*WORK INSTRUCTIONS*. Reproduce word for word, from the entries below, the line with "United States, site lebec_CA-20.", the line with "2024-07-11T09:08:12, 3-frame burst.", and every line between them, and nothing more.

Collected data
━━━━━━━━━━

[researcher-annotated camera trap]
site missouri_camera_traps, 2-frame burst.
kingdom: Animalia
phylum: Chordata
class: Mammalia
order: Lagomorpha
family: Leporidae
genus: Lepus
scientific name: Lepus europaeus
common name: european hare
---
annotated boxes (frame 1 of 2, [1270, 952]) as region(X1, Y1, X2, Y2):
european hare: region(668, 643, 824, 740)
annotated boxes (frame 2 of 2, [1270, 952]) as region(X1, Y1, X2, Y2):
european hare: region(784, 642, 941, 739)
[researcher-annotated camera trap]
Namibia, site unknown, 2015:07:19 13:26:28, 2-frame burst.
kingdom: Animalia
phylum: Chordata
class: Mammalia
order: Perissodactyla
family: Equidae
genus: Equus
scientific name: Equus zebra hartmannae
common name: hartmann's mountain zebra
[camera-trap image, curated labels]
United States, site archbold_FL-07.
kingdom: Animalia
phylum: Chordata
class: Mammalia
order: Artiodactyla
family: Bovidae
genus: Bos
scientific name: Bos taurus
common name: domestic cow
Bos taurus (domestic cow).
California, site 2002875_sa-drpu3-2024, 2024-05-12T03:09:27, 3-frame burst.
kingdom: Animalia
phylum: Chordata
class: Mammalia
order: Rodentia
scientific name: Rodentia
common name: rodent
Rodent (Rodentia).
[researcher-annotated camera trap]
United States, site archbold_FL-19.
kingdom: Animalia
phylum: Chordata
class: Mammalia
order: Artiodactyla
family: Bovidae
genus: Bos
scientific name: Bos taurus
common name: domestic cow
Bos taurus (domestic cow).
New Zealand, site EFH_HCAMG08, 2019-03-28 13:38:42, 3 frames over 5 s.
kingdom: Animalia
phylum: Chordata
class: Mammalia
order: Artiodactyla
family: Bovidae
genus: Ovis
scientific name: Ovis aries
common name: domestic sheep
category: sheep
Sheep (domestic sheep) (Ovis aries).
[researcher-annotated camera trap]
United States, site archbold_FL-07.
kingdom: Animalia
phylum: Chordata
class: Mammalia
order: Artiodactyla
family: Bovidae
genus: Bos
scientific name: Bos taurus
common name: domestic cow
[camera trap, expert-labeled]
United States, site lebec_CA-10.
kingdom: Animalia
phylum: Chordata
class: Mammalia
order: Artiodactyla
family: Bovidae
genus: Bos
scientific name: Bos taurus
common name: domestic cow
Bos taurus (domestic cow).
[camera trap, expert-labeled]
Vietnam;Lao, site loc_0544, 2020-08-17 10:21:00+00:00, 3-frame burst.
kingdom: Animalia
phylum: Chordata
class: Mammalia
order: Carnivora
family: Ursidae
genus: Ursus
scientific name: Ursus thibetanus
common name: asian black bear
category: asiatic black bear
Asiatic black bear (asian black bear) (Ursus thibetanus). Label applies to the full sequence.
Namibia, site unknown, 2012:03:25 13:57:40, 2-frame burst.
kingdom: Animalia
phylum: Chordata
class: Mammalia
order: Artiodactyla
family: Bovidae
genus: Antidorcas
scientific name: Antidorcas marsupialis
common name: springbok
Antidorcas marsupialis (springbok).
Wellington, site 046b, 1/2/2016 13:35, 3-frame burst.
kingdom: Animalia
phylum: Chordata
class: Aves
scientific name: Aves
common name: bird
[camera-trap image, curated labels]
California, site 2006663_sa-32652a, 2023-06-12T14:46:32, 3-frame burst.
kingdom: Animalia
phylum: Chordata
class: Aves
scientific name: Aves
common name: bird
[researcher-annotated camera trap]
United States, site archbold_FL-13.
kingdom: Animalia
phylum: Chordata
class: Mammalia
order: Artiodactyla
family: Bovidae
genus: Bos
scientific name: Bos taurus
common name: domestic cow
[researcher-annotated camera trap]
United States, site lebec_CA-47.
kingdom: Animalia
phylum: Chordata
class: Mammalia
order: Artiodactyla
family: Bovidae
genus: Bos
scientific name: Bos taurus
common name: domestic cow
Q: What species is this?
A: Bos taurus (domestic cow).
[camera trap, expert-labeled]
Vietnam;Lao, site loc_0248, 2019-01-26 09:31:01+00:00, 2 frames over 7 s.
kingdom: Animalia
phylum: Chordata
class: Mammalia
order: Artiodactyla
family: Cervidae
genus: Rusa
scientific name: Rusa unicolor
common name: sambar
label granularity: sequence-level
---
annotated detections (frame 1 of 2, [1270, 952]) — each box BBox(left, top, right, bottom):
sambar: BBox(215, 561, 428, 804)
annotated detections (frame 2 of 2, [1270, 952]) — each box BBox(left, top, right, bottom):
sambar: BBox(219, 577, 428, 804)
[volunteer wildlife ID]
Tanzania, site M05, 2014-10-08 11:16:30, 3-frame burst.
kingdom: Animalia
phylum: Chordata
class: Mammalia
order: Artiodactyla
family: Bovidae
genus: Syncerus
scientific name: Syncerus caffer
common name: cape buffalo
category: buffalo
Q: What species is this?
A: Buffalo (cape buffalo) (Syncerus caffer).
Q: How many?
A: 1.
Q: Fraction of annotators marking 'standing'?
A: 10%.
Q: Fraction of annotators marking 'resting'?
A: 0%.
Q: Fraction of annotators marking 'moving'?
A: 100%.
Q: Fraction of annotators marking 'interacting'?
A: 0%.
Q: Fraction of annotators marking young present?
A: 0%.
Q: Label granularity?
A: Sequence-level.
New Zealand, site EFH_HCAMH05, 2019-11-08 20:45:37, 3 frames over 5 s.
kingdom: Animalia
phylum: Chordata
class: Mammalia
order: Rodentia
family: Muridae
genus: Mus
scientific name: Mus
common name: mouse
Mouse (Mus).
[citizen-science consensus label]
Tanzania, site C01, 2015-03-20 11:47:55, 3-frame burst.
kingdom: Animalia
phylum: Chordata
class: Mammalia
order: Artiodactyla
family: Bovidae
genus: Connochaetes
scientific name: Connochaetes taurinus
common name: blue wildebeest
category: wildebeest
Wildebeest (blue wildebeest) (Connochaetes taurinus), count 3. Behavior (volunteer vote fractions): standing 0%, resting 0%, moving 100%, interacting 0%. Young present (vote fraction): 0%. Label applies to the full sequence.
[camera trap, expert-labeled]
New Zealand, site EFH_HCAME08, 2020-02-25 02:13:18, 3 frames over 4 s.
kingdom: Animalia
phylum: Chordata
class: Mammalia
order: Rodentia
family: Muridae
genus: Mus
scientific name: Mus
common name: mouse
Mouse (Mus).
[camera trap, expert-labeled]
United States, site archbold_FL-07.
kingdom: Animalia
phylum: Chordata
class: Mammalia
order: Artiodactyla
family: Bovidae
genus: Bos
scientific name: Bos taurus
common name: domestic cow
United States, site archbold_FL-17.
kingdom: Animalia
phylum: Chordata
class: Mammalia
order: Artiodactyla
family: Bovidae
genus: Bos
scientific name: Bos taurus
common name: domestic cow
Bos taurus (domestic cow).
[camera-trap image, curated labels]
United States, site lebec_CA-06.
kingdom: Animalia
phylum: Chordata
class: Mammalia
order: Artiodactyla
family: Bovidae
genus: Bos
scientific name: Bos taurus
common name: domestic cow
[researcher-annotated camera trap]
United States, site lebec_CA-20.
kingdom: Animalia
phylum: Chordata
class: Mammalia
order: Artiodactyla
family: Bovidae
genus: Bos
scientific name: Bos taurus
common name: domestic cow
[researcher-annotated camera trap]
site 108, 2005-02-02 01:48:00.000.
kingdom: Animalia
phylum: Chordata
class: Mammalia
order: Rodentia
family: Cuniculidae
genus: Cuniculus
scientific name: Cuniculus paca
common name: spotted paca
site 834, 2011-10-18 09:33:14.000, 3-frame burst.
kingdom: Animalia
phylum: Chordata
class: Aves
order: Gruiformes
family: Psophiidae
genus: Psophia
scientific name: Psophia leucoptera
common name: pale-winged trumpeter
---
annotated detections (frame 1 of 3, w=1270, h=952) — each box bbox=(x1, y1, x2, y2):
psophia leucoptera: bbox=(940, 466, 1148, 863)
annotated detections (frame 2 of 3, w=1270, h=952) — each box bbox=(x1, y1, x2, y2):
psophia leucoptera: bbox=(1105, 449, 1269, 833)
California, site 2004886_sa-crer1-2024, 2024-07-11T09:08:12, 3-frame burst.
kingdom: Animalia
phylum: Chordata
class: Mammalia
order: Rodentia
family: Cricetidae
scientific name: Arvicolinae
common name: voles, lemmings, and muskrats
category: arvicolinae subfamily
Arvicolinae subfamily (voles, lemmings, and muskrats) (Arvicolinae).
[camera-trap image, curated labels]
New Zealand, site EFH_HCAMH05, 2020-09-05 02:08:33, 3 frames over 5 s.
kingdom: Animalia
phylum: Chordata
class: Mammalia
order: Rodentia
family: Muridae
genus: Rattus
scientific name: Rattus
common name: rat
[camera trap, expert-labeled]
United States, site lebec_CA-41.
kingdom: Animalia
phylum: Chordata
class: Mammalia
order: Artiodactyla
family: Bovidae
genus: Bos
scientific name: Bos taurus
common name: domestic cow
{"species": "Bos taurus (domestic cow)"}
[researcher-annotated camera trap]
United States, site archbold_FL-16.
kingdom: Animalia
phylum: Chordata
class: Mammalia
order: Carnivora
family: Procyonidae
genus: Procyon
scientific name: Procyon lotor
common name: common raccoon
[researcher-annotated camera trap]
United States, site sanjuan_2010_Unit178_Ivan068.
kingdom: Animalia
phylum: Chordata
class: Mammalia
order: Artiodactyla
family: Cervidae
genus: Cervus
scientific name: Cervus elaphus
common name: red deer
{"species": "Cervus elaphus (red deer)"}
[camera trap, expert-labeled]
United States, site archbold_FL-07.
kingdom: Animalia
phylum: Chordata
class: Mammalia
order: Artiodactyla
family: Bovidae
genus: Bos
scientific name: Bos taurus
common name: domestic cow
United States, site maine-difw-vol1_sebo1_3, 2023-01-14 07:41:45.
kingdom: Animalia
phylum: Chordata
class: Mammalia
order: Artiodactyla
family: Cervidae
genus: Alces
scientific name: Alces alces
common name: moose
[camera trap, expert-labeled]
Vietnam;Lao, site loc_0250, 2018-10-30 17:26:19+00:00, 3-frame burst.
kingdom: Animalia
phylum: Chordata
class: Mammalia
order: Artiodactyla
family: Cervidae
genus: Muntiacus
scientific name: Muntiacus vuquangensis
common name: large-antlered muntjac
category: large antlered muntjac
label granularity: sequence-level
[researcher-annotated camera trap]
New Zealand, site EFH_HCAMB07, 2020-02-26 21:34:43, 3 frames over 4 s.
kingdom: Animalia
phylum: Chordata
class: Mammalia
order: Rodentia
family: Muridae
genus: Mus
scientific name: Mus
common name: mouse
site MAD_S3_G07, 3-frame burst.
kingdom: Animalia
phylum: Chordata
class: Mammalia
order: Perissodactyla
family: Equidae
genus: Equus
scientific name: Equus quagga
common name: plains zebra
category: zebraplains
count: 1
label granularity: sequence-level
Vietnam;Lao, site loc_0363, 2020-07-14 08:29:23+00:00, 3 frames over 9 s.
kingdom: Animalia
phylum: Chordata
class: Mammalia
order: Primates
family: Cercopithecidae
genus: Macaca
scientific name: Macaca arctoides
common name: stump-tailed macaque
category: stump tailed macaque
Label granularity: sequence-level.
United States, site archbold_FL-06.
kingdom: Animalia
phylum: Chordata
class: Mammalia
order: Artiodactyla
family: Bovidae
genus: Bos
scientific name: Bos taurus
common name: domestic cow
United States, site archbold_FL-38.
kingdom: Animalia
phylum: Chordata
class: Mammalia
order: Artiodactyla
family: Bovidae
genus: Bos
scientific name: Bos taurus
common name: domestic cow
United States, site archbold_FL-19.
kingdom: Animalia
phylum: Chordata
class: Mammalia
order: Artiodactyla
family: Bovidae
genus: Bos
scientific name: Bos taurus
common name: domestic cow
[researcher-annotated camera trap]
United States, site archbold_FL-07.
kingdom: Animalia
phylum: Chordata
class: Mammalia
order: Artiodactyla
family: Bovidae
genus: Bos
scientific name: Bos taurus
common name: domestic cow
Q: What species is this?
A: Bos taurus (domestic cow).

━━━━━━━━━━

*WRITTEN RESPONSE*.
United States, site lebec_CA-20.
kingdom: Animalia
phylum: Chordata
class: Mammalia
order: Artiodactyla
family: Bovidae
genus: Bos
scientific name: Bos taurus
common name: domestic cow
[researcher-annotated camera trap]
site 108, 2005-02-02 01:48:00.000.
kingdom: Animalia
phylum: Chordata
class: Mammalia
order: Rodentia
family: Cuniculidae
genus: Cuniculus
scientific name: Cuniculus paca
common name: spotted paca
site 834, 2011-10-18 09:33:14.000, 3-frame burst.
kingdom: Animalia
phylum: Chordata
class: Aves
order: Gruiformes
family: Psophiidae
genus: Psophia
scientific name: Psophia leucoptera
common name: pale-winged trumpeter
---
annotated detections (frame 1 of 3, w=1270, h=952) — each box bbox=(x1, y1, x2, y2):
psophia leucoptera: bbox=(940, 466, 1148, 863)
annotated detections (frame 2 of 3, w=1270, h=952) — each box bbox=(x1, y1, x2, y2):
psophia leucoptera: bbox=(1105, 449, 1269, 833)
California, site 2004886_sa-crer1-2024, 2024-07-11T09:08:12, 3-frame burst.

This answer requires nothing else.